Bereits bevor uns diese Botschaft erreicht hat, wurde für den 28.11. eine Weihnachtsfeier für die Helfer geplant. Diese Feier sollte nun gleichzeitig eine Abschiedsfeier werden. Doch dann kam es ganz anders: Aufgrund von Kapazitätsmangel kam die Info, dass aus unserer Notunterkunft in Dornach eine Überbrückungsunterkunft werden soll. Unsere Weihnachtsfeier wurde daher keine Abschiedsfeier mehr, sondern ein fröhlicher Neuanfang.

Es war ein schöner Abend, an dem alle nochmal zusammentrafen und miteinander feierten. Anwesend waren die ehrenamtlichen Helfer, die aus den verschiedensten Gesellschaftsschichten kommen. Sie haben von Beginn an eine wunderbare Arbeit geleistet. Außerdem waren die Johanniter und deren Sanitäter vor Ort. Sie kümmern sich um die Organisation und das Wohl der Flüchtlinge. Die Soldaten der Bundeswehr waren auch da, die freundlich und freundschaftlich nicht nur die Logistik im Hause stemmen, sondern auch anpacken, wenn es woanders nötig ist. Ebenfalls anwesend waren die Security-Mitarbeiter, die nicht nur für Ordnung sorgen, sondern auch mal als Dolmetscher einspringen. Und nicht zuletzt war noch eine Flüchtlingsfamilie mit ihrem kleinen Baby an der Weihnachtsfeier beteiligt. An diesem Abend waren sie keine Flüchtlinge mehr, sondern Freunde. All diese Menschen waren in Dornach und haben miteinander gefeiert.

Und ich feiere sie, ich feiere ihre Menschlichkeit.

Doch bevor ich noch sentimental werde, möchte ich euch hier das Lied präsentieren, das einige kreative Köpfe vor der Feier komponiert haben. Wir haben es alle miteinander gesungen:

Winterabend über Griechenland
Schon seit Wochen an Europas Strand.
Bei jedem Bus, der vorüber fuhr, hoben wir die Daumen.
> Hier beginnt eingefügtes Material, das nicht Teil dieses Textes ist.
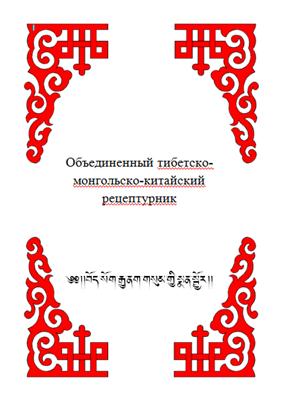 Объединенный тибетско-монгольско-китайский рецептурник Объединенный тибетско-монгольско-китайский рецептурник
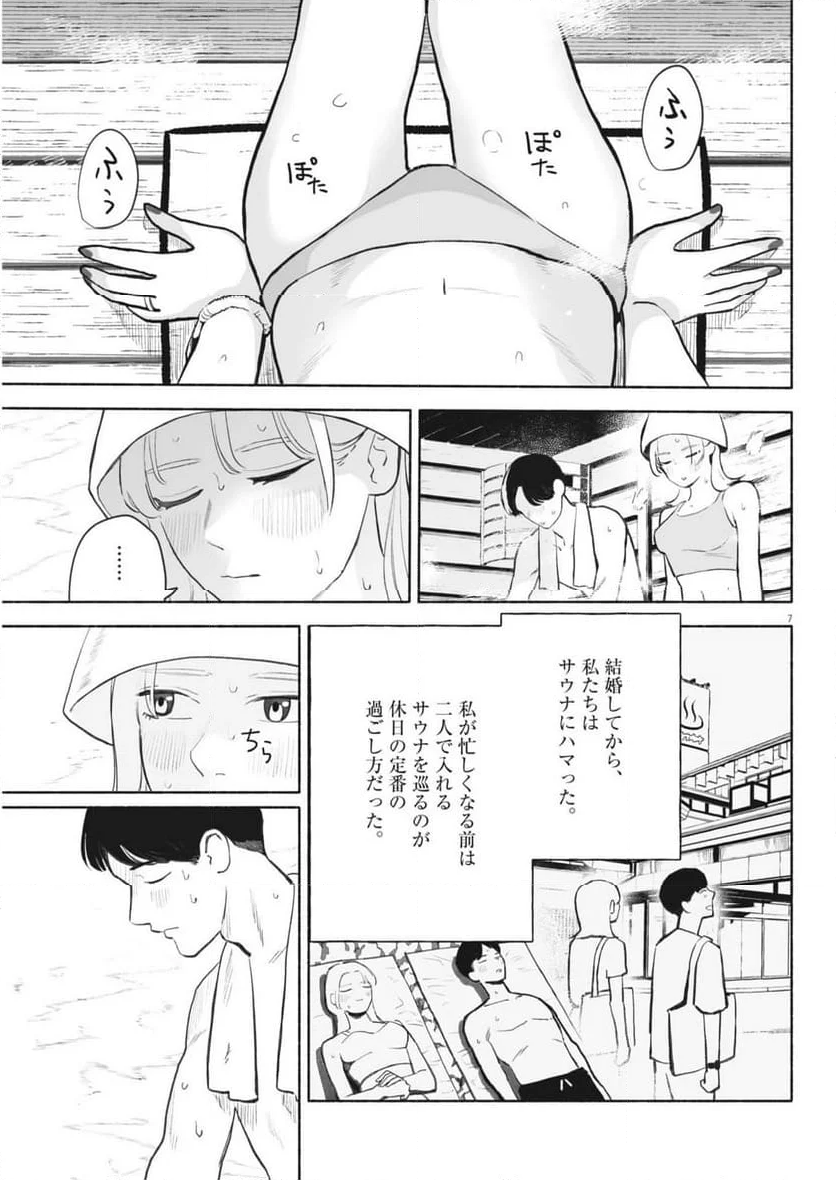 ごくりっ - 第7話 - Page 7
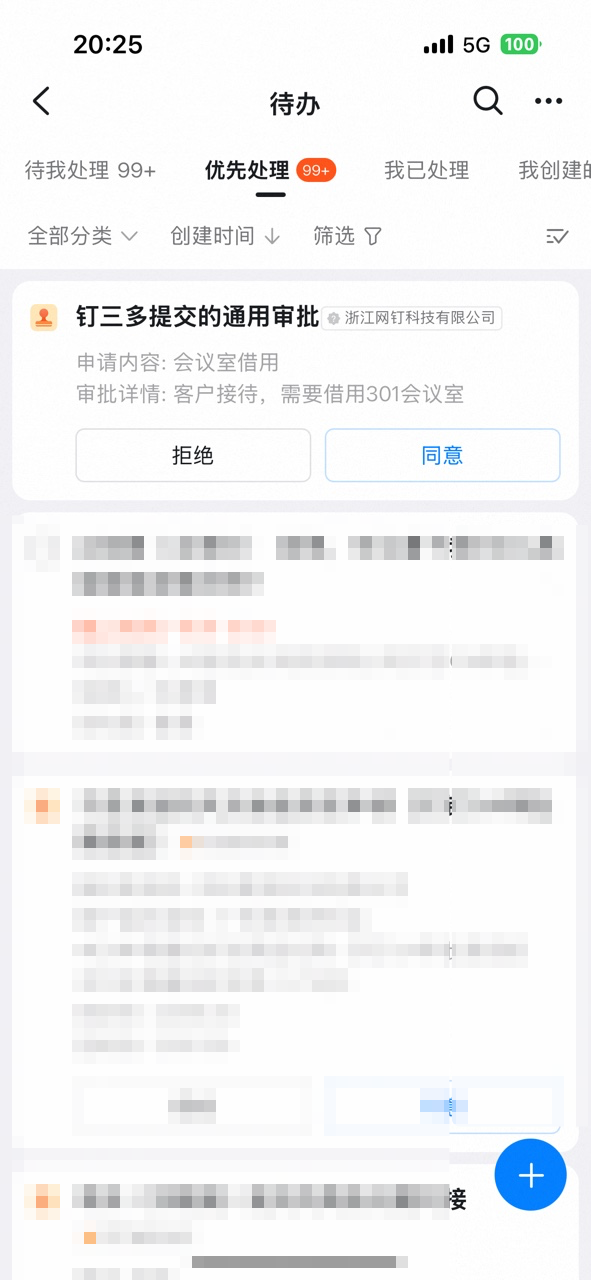 Work Notifications on mobile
Auf einem Schlauchboot, kam ein Schlepper daher
Und er sagte: Gebt mir Geeeld jetzt her!
Doch wir weinten
sagten: wir haben nix mehr und wollen weiter

Ein Bett in Dornach
das ist immer frei.
Denn es ist Winter
Und was ist denn dabei
Regugees singen, wir haben nichts dabei
Drum lasst uns rein hier. Mmmmmmh

Ein Bett in Dornach zwischen Sanis und Heer.
Und die Helfer freuen sich sehr.
Ein Bett in Dornach und nicht irgendwo, so alleine. Mmmmmh

Etwas später kamen die Busse daher.
Und so wurden die Helfer immer mehr.
Durch die Dolmetscher, haben sie erzählt
von ihrem Leben.

Die Security rief, es ist höchste Zeit,
schon ist es dunkel und euer Weg ist noch weit.
Doch alle lachten und riefen froh,
wir wollen bleiben!

Ein Bett in Dornach
das ist immer frei.
Denn es ist Winter
Und was ist schon dabei
Regugees singen, wir kriegen Fisch und Chai
Drum lasst uns bleiben. Mmmmmmh

Ein Bett in Dornach zwischen Sanis und Heer.
Und die Helfer freuen sich immer mehr.
Ein Bett in Dornach und nicht irgendwo, so alleine. Mmmmmh

Na na na na

Ein Bett in Dornach, das ist nicht mehr frei.
Denn der Regierung, ist es einerlei.
Die Helfer brüllen, gebt uns Haus Nummer 2!
So könn‘ wir bleiben. Mmmmmh

Ein Bett in Dornach zwischen Sanis uns Heer.
Und alle Helfer freu’n sich immer mehr.
Ein Bett in Dornach und nicht irgendwo, so alleine. Mmmmmh

Hier das Video dazu. Es ist zwar nur ein Teil, aber es spiegelt die Stimmung wieder, die an diesem Abend herrschte.

Nachtrag:

Am 05.12.2015 hat mir Aeham Ahmad eine kleine Antwort auf das Lied geschickt, mit dem Versprechen irgendwann ein kleines Konzert in Dornach zu organisieren, wenn er mal wieder in München ist.